[Assignment 1]
Answer these questions about the conference call notes:
(a) Who is listed as the convener of the call?
(b) What is the participant access code?
(c) In which data model does rboyce suggest that best practices for representing health data could apply to representing experimental data in RDF?
[Assignment 2]
Reproduce the conference call notes word for word from "<rboyce> question: questions" to "important is scalability?".

[Text shown]
HCLSIG/LODD/Meetings/2010-07-07 Conference Call

Conference Details

Date of Call: Wednesday July 7, 2010
Time of Call: 11:00am Eastern Daylight Time (EDT), 16:00 British Summer Time (BST), 17:00 Central European Time (CET)
Dial-In #: +1.617.761.6200 (Cambridge, MA)
Dial-In #: +33.4.89.06.34.99 (Nice, France)
Dial-In #: +44.117.370.6152 (Bristol, UK)
Participant Access Code: 4257 ("HCLS").
IRC Channel: irc.w3.org port 6665 channel #HCLS (see W3C IRC page for details, or see Web IRC)
Duration: ~1h
Convener: Susie

Agenda

Mapping experimental data - All

- Feedback on Wiki site
- Learning from the BioOntologies Paper

Seed grants - Susie
Data updates - Egon, Matthias, Anja, Oktie
AOB

Minutes

Attendees: Bosse, Rich, Matthias, Oktie, Claus, Elgar, Susie

<Susie> http://esw.w3.org/HCLSIG/LODD/Mapping_Experimental_Data

<rboyce> agenda item 1: feed back on the wiki site

<rboyce> 10 questions -- are these good questions? Should there be other questions?

<rboyce> Discussion about the definition of experimental data...does it include EHR data?

<rboyce> EHR record could be an experimental dataset

<rboyce> aka "instance data"

<rboyce> main focus -- how do we best model what is often very complex data produced from experiments in RDF?

<rboyce> are these good questions to have answered in a "best practice

<rboyce> " document"

<rboyce> bbalsa: questions: once data is published -- how can the original data be augmented with additional insights?

<rboyce> bbalsa: this question would be helpful for scientists publishing their data in RDF

<rboyce> http://en.wikipedia.org/wiki/Entity-attribute-value_model

<rboyce> question: it seems that experience with best practices for representing health data in the entity-attribute-value (EAV) model would be applicable to representing experimental data in RDF. Has anyone looked into this?

<Susie> http://esw.w3.org/HCLSIG/LODD/Mapping_Experimental_Data#Mapping_Experimental_Data_to_RDF

<rboyce> example paper on best practices for EAV modeling: http://www.ncbi.nlm.nih.gov/pmc/articles/PMC2110957/

<rboyce> some of the questions would be much harder to address than others

<rboyce> for example, determining URI namespaces might be less involved than some others

<rboyce> question: questions regarding tools -- e.g. how to get the tool to work with linked data and usable interfaces

<rboyce> Susie -- tools questions might not be appropriate for a 'best practices' paper

<rboyce> mapping should be independent of implementation

<rboyce> oktie -- as data sources grow; d2r mapping might not scale to allow efficient query responses

<rboyce> oktie -- how important is scalability?

[Provided information]
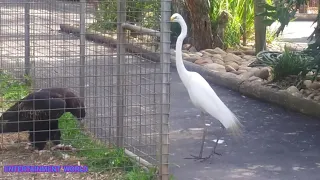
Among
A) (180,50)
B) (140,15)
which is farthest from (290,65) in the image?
(140,15)

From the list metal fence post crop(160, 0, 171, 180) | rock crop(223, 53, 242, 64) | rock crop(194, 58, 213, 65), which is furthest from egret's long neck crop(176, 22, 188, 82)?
Result: rock crop(223, 53, 242, 64)

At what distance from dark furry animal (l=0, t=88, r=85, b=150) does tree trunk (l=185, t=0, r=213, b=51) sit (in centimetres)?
747

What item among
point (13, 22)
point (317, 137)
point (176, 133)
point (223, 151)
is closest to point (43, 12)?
point (13, 22)

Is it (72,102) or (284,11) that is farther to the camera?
(284,11)

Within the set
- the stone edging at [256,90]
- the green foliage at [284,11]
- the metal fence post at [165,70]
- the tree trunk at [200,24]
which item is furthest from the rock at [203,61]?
the metal fence post at [165,70]

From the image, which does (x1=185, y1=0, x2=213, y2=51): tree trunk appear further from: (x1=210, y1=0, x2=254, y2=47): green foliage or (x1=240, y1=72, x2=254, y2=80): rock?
→ (x1=240, y1=72, x2=254, y2=80): rock

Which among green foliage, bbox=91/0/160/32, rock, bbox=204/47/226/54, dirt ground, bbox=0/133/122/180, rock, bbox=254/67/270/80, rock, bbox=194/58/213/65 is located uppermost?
green foliage, bbox=91/0/160/32

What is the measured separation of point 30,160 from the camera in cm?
629

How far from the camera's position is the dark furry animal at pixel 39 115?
19.5ft

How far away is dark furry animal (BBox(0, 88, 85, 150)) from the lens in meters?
5.95

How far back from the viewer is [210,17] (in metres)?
13.8

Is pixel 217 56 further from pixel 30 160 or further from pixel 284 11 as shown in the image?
pixel 30 160

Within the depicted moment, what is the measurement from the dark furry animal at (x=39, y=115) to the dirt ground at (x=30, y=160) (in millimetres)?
141

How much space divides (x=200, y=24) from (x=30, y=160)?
7946mm
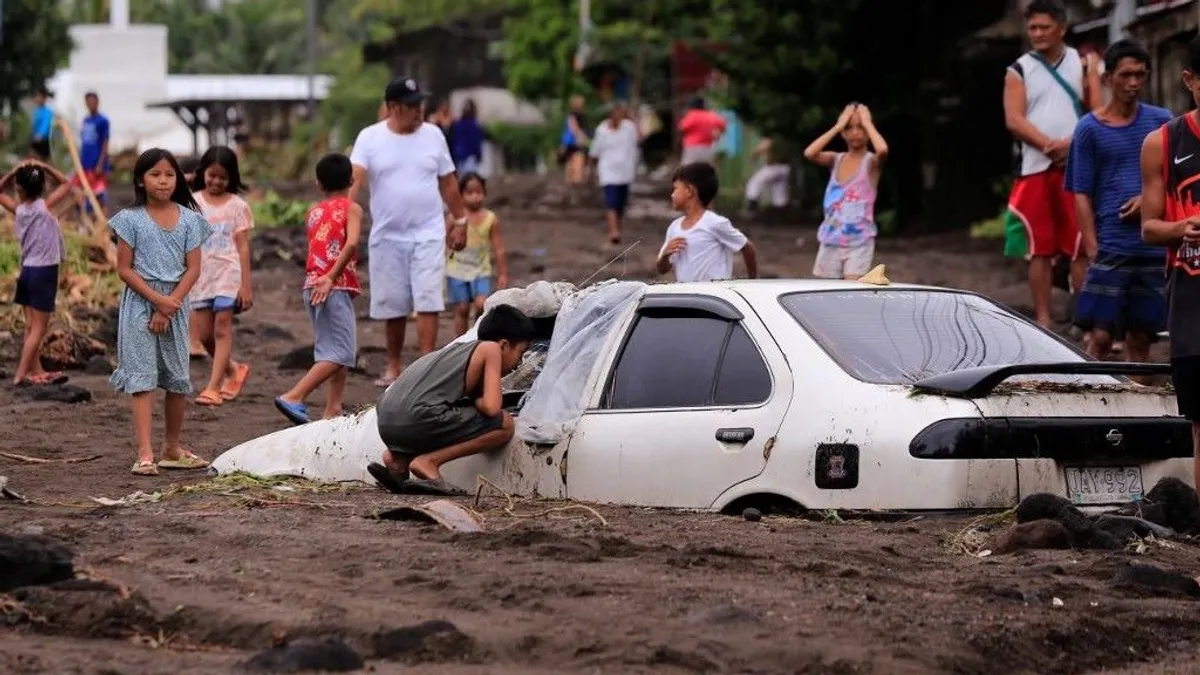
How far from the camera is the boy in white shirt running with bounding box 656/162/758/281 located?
11.4m

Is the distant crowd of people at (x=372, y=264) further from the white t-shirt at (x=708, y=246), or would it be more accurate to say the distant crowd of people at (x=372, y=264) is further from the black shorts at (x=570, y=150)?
the black shorts at (x=570, y=150)

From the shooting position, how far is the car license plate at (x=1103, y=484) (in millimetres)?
8008

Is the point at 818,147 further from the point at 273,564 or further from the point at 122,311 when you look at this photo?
the point at 273,564

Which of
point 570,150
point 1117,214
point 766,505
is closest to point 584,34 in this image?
point 570,150

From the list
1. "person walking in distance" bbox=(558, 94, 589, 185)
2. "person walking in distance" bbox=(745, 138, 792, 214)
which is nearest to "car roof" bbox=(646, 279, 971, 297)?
"person walking in distance" bbox=(745, 138, 792, 214)

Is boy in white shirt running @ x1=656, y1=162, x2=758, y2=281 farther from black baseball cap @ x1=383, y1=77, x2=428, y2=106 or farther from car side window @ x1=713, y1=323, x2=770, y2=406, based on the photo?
car side window @ x1=713, y1=323, x2=770, y2=406

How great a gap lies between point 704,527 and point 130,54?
169 feet

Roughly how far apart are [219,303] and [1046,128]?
496 cm

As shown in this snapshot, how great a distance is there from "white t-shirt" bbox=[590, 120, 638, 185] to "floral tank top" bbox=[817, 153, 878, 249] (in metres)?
14.2

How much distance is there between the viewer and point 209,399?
13000 mm

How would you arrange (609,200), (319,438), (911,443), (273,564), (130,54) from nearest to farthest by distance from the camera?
(273,564) < (911,443) < (319,438) < (609,200) < (130,54)

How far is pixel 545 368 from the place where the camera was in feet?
29.2

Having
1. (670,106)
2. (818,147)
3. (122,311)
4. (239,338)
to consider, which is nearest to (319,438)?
(122,311)

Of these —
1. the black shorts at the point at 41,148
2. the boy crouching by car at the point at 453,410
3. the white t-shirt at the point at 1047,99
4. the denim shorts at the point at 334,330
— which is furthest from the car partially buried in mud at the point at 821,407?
the black shorts at the point at 41,148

[Output 1]
(a) Susie
(b) 4257 ("HCLS")
(c) The entity-attribute-value (EAV) model

[Output 2]
<rboyce> question: questions regarding tools -- e.g. how to get the tool to work with linked data and usable interfaces

<rboyce> Susie -- tools questions might not be appropriate for a 'best practices' paper

<rboyce> mapping should be independent of implementation

<rboyce> oktie -- as data sources grow; d2r mapping might not scale to allow efficient query responses

<rboyce> oktie -- how important is scalability?